— Task to complete —
Could you reproduce all of these records exactly?
BEGIN Data section
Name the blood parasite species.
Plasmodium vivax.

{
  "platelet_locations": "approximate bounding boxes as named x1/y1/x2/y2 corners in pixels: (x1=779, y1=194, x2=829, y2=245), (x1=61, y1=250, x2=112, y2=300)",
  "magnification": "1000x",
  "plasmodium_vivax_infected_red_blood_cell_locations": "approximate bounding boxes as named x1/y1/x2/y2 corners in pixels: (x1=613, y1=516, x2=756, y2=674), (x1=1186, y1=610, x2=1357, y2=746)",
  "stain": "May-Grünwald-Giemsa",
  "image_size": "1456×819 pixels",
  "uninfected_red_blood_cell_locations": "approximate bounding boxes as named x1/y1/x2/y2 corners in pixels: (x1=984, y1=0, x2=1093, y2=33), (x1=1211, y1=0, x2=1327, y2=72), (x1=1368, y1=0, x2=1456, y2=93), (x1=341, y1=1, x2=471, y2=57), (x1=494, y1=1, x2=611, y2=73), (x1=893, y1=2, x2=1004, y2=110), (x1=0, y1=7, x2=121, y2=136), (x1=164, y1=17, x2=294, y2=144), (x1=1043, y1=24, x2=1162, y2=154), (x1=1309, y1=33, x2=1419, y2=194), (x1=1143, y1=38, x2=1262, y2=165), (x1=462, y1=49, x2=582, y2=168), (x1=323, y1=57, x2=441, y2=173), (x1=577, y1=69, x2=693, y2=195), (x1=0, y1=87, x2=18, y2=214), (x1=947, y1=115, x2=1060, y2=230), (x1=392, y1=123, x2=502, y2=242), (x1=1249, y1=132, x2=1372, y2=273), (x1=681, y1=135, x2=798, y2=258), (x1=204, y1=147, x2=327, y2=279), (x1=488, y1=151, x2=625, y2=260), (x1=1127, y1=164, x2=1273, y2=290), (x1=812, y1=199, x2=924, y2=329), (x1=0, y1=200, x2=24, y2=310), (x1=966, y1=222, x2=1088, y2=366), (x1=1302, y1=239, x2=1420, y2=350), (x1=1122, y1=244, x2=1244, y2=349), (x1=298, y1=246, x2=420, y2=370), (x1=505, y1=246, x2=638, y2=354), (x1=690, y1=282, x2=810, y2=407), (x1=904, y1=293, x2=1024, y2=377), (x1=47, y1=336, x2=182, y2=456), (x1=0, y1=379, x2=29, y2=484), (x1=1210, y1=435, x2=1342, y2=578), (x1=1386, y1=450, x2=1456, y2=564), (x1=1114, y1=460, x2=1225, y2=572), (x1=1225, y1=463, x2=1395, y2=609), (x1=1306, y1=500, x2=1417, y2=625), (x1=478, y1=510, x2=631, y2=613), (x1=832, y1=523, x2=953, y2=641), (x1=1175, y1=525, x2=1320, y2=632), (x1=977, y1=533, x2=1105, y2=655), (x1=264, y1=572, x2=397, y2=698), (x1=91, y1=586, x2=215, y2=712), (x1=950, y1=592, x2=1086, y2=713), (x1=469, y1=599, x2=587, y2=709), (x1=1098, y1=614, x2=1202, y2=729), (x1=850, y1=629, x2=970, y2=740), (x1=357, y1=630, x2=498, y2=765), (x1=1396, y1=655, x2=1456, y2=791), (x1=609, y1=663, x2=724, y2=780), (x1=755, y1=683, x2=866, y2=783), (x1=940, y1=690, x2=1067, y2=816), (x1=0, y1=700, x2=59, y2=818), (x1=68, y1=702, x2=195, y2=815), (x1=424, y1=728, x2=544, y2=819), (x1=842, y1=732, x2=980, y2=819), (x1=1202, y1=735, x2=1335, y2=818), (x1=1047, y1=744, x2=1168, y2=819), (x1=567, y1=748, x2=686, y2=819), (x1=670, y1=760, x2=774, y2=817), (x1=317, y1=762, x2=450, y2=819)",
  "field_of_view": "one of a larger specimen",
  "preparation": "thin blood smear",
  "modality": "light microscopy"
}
END Data section
— Answer to this problem —
Name the blood parasite species.
Plasmodium vivax.

{
  "platelet_locations": "approximate bounding boxes as named x1/y1/x2/y2 corners in pixels: (x1=779, y1=194, x2=829, y2=245), (x1=61, y1=250, x2=112, y2=300)",
  "magnification": "1000x",
  "plasmodium_vivax_infected_red_blood_cell_locations": "approximate bounding boxes as named x1/y1/x2/y2 corners in pixels: (x1=613, y1=516, x2=756, y2=674), (x1=1186, y1=610, x2=1357, y2=746)",
  "stain": "May-Grünwald-Giemsa",
  "image_size": "1456×819 pixels",
  "uninfected_red_blood_cell_locations": "approximate bounding boxes as named x1/y1/x2/y2 corners in pixels: (x1=984, y1=0, x2=1093, y2=33), (x1=1211, y1=0, x2=1327, y2=72), (x1=1368, y1=0, x2=1456, y2=93), (x1=341, y1=1, x2=471, y2=57), (x1=494, y1=1, x2=611, y2=73), (x1=893, y1=2, x2=1004, y2=110), (x1=0, y1=7, x2=121, y2=136), (x1=164, y1=17, x2=294, y2=144), (x1=1043, y1=24, x2=1162, y2=154), (x1=1309, y1=33, x2=1419, y2=194), (x1=1143, y1=38, x2=1262, y2=165), (x1=462, y1=49, x2=582, y2=168), (x1=323, y1=57, x2=441, y2=173), (x1=577, y1=69, x2=693, y2=195), (x1=0, y1=87, x2=18, y2=214), (x1=947, y1=115, x2=1060, y2=230), (x1=392, y1=123, x2=502, y2=242), (x1=1249, y1=132, x2=1372, y2=273), (x1=681, y1=135, x2=798, y2=258), (x1=204, y1=147, x2=327, y2=279), (x1=488, y1=151, x2=625, y2=260), (x1=1127, y1=164, x2=1273, y2=290), (x1=812, y1=199, x2=924, y2=329), (x1=0, y1=200, x2=24, y2=310), (x1=966, y1=222, x2=1088, y2=366), (x1=1302, y1=239, x2=1420, y2=350), (x1=1122, y1=244, x2=1244, y2=349), (x1=298, y1=246, x2=420, y2=370), (x1=505, y1=246, x2=638, y2=354), (x1=690, y1=282, x2=810, y2=407), (x1=904, y1=293, x2=1024, y2=377), (x1=47, y1=336, x2=182, y2=456), (x1=0, y1=379, x2=29, y2=484), (x1=1210, y1=435, x2=1342, y2=578), (x1=1386, y1=450, x2=1456, y2=564), (x1=1114, y1=460, x2=1225, y2=572), (x1=1225, y1=463, x2=1395, y2=609), (x1=1306, y1=500, x2=1417, y2=625), (x1=478, y1=510, x2=631, y2=613), (x1=832, y1=523, x2=953, y2=641), (x1=1175, y1=525, x2=1320, y2=632), (x1=977, y1=533, x2=1105, y2=655), (x1=264, y1=572, x2=397, y2=698), (x1=91, y1=586, x2=215, y2=712), (x1=950, y1=592, x2=1086, y2=713), (x1=469, y1=599, x2=587, y2=709), (x1=1098, y1=614, x2=1202, y2=729), (x1=850, y1=629, x2=970, y2=740), (x1=357, y1=630, x2=498, y2=765), (x1=1396, y1=655, x2=1456, y2=791), (x1=609, y1=663, x2=724, y2=780), (x1=755, y1=683, x2=866, y2=783), (x1=940, y1=690, x2=1067, y2=816), (x1=0, y1=700, x2=59, y2=818), (x1=68, y1=702, x2=195, y2=815), (x1=424, y1=728, x2=544, y2=819), (x1=842, y1=732, x2=980, y2=819), (x1=1202, y1=735, x2=1335, y2=818), (x1=1047, y1=744, x2=1168, y2=819), (x1=567, y1=748, x2=686, y2=819), (x1=670, y1=760, x2=774, y2=817), (x1=317, y1=762, x2=450, y2=819)",
  "field_of_view": "one of a larger specimen",
  "preparation": "thin blood smear",
  "modality": "light microscopy"
}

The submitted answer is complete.